Friday, July 22, 2022

The Magic Necklace

    To humans, so long as something means a lot to you, it's considered to be valuable. Most of us have to little that we cherish everything, even if a nightmare wouldn't think it was worth anything. 

   I was five when I went to my first and only fair. It wasn't in the Fairy lands, so there weren't an rides, but there were two games if I can remember correctly, and everyone in town tried to put on a show. Work was rare, money was rarer, but we had a good time. There was music, which I loved, and people shouting, which I didn't. There was also a strange women selling knickknacks on a blanket. She didn't have much, only about twelve things in total, but it was still more stuff than I'd ever seen in one place. I stared for a long time, then asked to purchase the one piece of jewelry she had.

   "This thing?" She asked, "It's not valuable at all."

    "I want it." Was all I said to her. I begged my mother to buy it for me. She was a weaver who got commissions from nightmares from time to time, so unlike most of the people I knew, we had the money to buy special things. She refused to buy it until the seller said that she would trade it for a penny. My mother told me when we got home that I'd need to work extra hard to make up for the money she spent getting it for me.  

 I know it's nothing special. It's not even made of diamond or rubies, or even glass. Over time, though, it started to become magical. At first, I just used it as a weapon against Nightmares when I was asleep. Nightmares have a lot of resistances, but humans take damage from anything. Fortunately, beneath their power, all nightmares are human. So long as I remembered that, I was able to hurt them with my necklace. 

   I used it on every nightmare I could, even before I'd figured that out. I'd learned that if a Nightmare caught you, you'd get trapped in one of their illusions, and I was terrified of them. It took me longer than it should have to notice that most of them were very similar. 

  I got better and better at using my necklace, so I worried less about being trapped by Nightmares. Then I figured out that even inside of an illusion, I could use my necklace to attack Nightmares. That made things much easier for me.

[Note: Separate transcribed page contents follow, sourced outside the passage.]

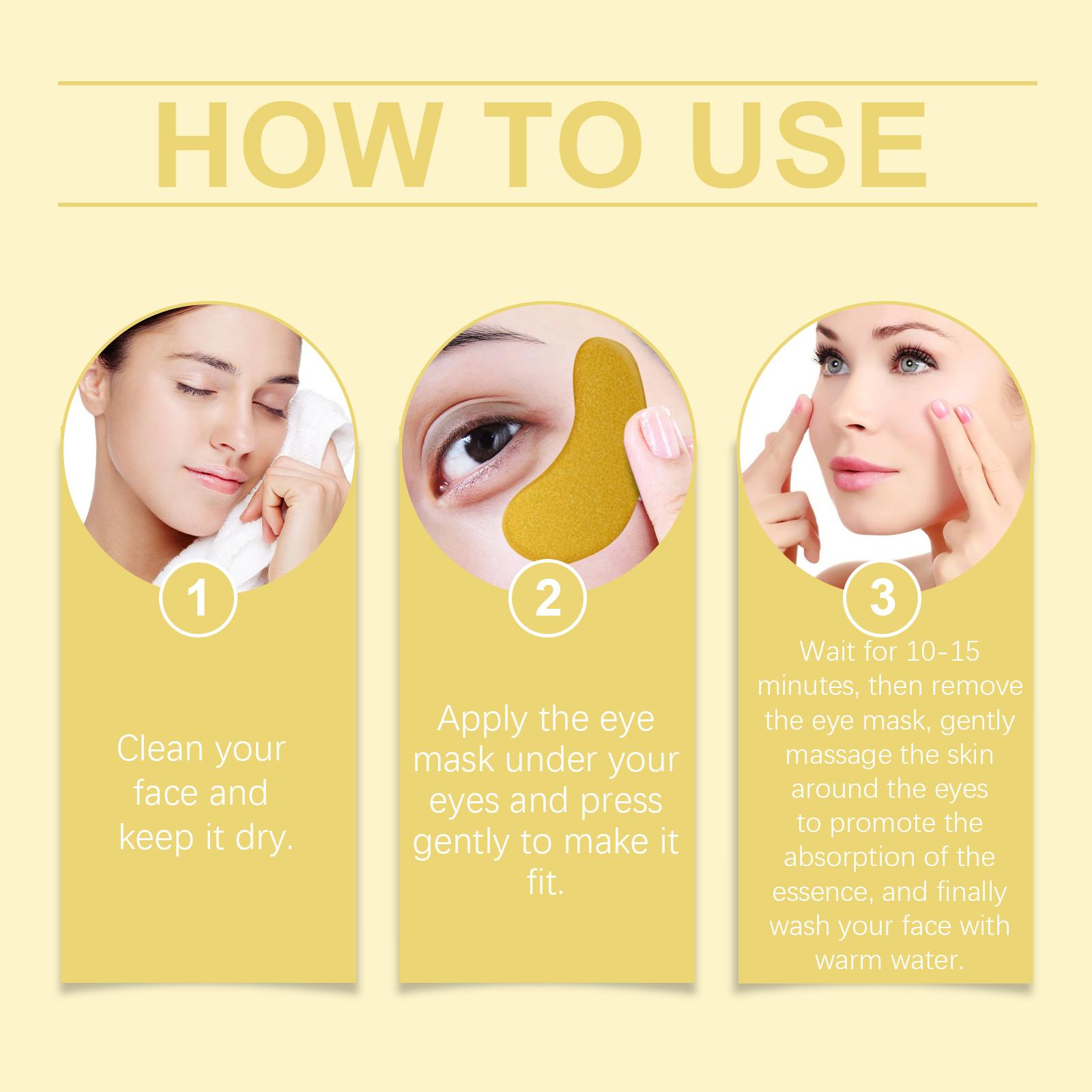 HOW TO USE

1

Clean your face and keep it dry.

2

Apply the eye mask under your eyes and press gently to make it fit.

3

Wait for 10-15 minutes, then remove the eye mask, gently massage the skin around the eyes to promote the absorption of the essence, and finally wash your face with warm water.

    Then one evening my mother told me she wanted me to buy me something at the general store. I didn't want to, since it was late and I was tired, but she was insistent. The man who owned the general store never slept, since he was human, but he didn't keep regular store hours. So few people bought anything from him that there wasn't much point to it. This late, he was almost never open, and I knew that you had to wait until he showed up. 

     To my surprise, he was at his shop. I don't remember what he told me exactly, but I know he'd planned on being somewhere and it fell through, so he decided to man the shop on a whim, even though nobody came by at night. I bought what I needed (I honestly don't remember what it was) and left. When I got home, I said to my necklace, "The seller was wrong about you, you really are a magic necklace."